- [Extracted text]
------------------------
1. Janakat, Malina Elizabeth. Synergistic Approach to Exploration of the Microstructure of Novel, Tunable Solvents for Reactions, Separations and Catalyst Recycle.

Degree: PhD, Chemical Engineering, 2006, Georgia Tech

Gas-expanded liquids (GXLs) are a new and benign class of pressure-tunable liquid solvents which show tremendous promise as the next sustainable processing medium. In order to realize the potential of GXLs fully, it is necessary to elucidate their cybotactic region and gain an understanding of where properties are different in the bulk and micro-scales and how local structure and order affect both reactions and separations. This work explores the cybotactic region of GXLs and probes the existence and implications of those differences. This study is started by exploring the cybotactic region of ambient liquid mixtures. Thermodynamic models based on intermolecular forces are used to predict the solubility of multi-functional solids in a variety of solvent mixtures. While this part does not lend any insight into GXLs directly, it acts as a stepping stone in both understanding the intermolecular forces that govern the cybotactic region and by opening the gateway to studying solid solubility in GXLs. The rest of the study focuses on the differences between bulk and local properties of GXLs. Different probes of polarity in the cybotactic region are compared and the solute dependence of the local structure is explored. Bulk transport properties are measured with different probes in an effort to see if molecular interactions play a role in governing diffusion processes in GXLs. Advisors/Committee Members: Dr. Charles A. Eckert (Committee Chair), Dr. Charles L. Liotta (Committee Co-Chair), Dr. Amyn Teja (Committee Member), Dr. Rigoberto Hernandez (Committee Member), Dr. William J. Koros (Committee Member).
------------------------
- [What the exercise asks] Please write out the stretch of the gas-expanded liquids abstract from "1. Janakat, Malina" through "and Catalyst Recycle.".

- [Recorded data]
------------------------
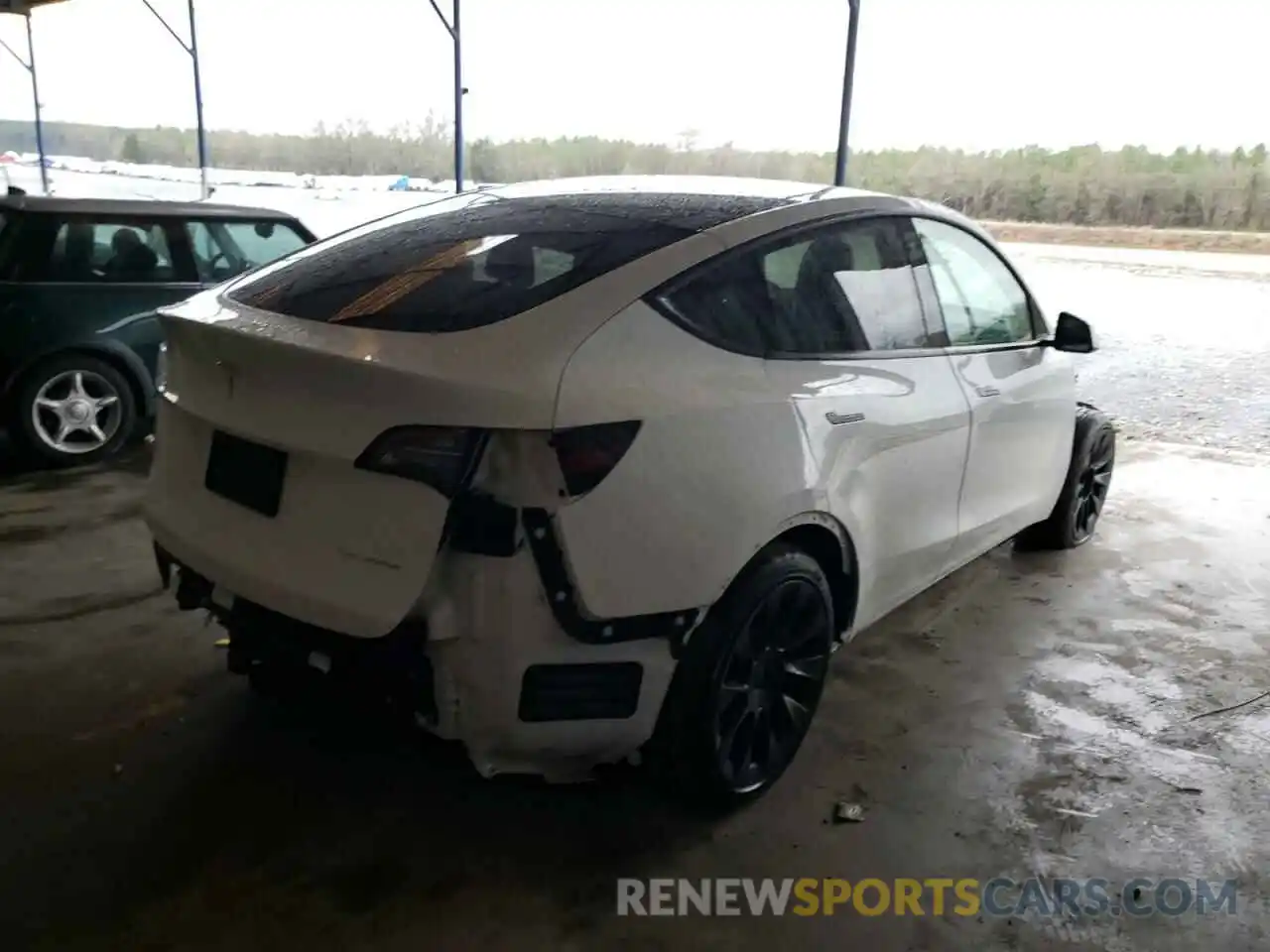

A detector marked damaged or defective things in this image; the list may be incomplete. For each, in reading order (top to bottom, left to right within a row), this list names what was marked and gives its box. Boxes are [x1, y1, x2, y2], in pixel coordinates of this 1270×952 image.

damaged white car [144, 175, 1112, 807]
------------------------
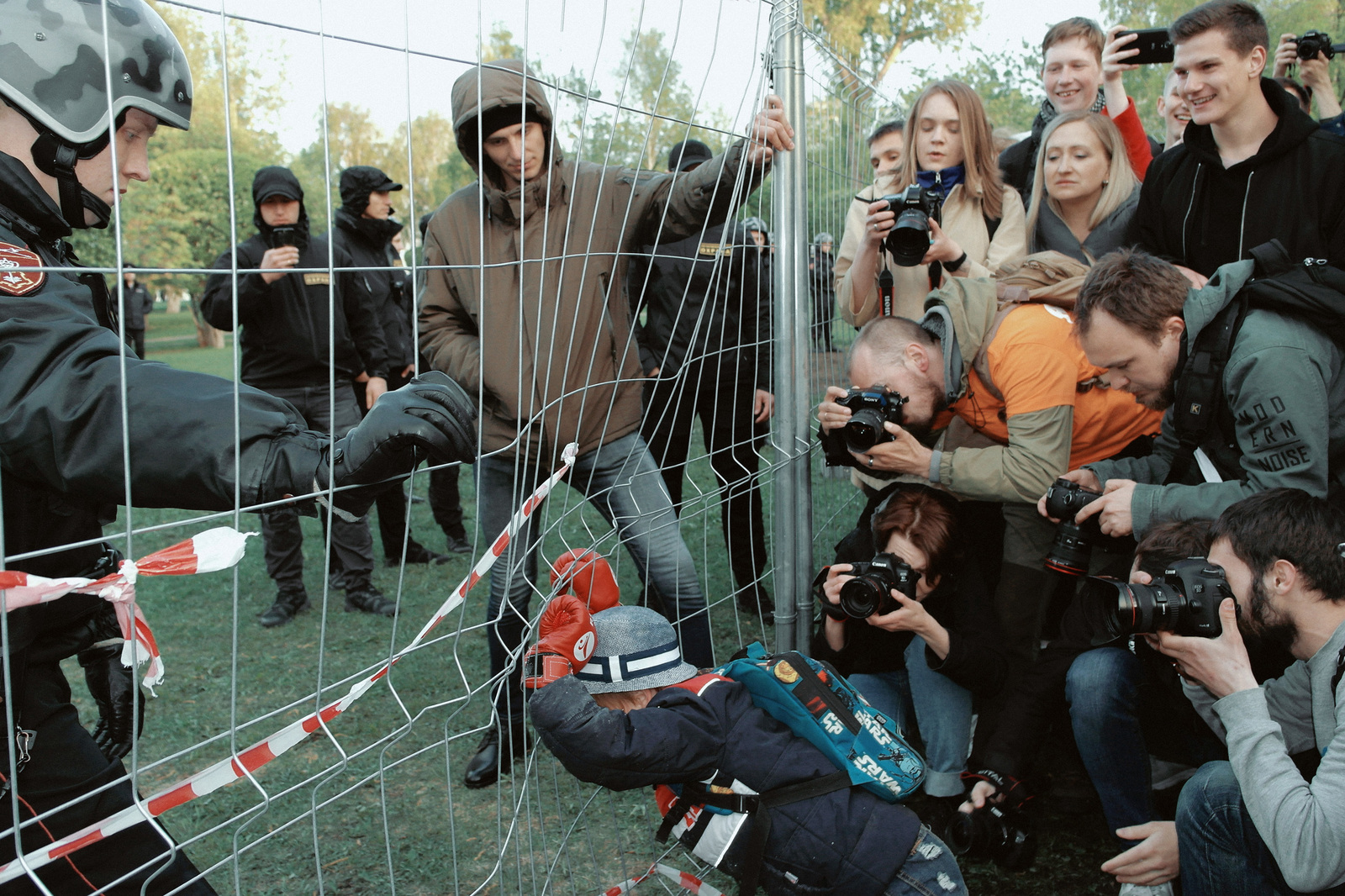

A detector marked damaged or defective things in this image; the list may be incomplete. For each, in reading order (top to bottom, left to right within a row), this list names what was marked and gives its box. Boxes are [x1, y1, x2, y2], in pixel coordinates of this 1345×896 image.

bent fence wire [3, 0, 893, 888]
------------------------
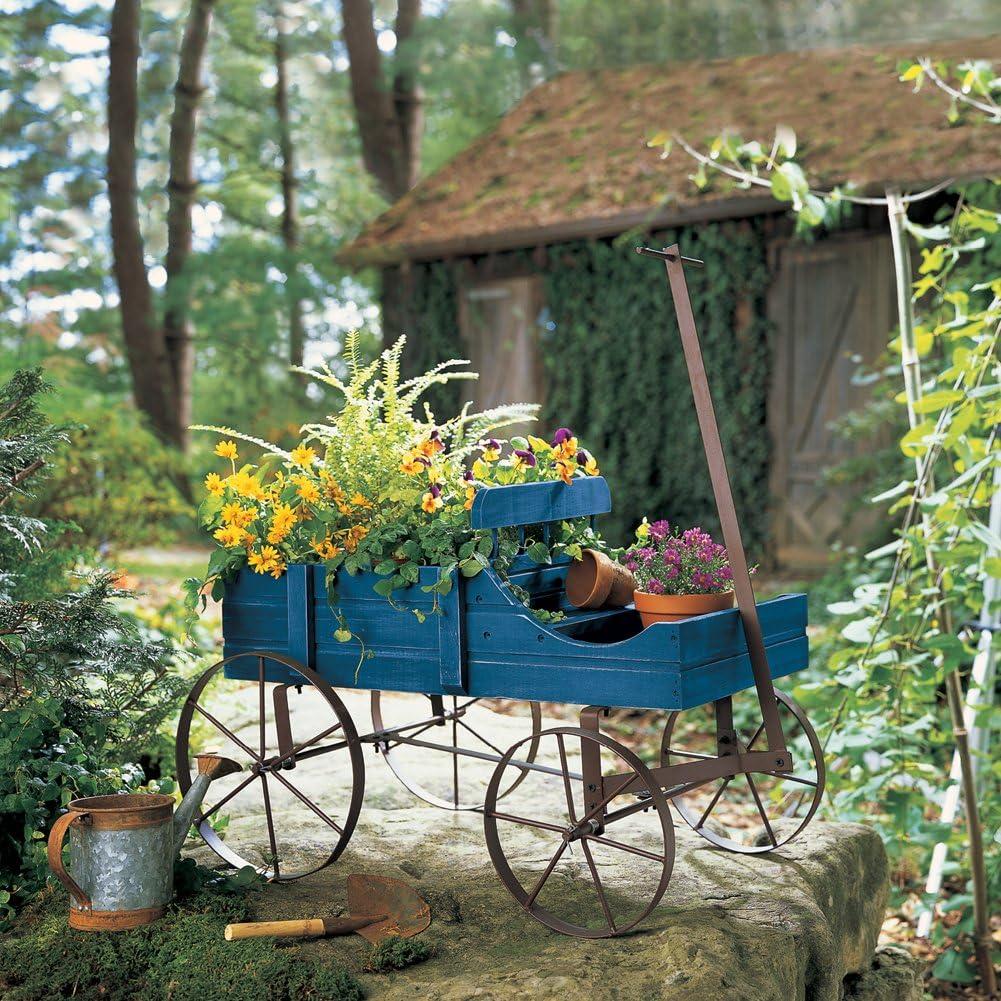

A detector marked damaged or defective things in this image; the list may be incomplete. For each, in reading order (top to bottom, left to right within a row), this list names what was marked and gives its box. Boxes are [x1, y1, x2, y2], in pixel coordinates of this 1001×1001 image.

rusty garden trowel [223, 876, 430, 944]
------------------------
- [The result]
1. Janakat, Malina Elizabeth. Synergistic Approach to Exploration of the Microstructure of Novel, Tunable Solvents for Reactions, Separations and Catalyst Recycle.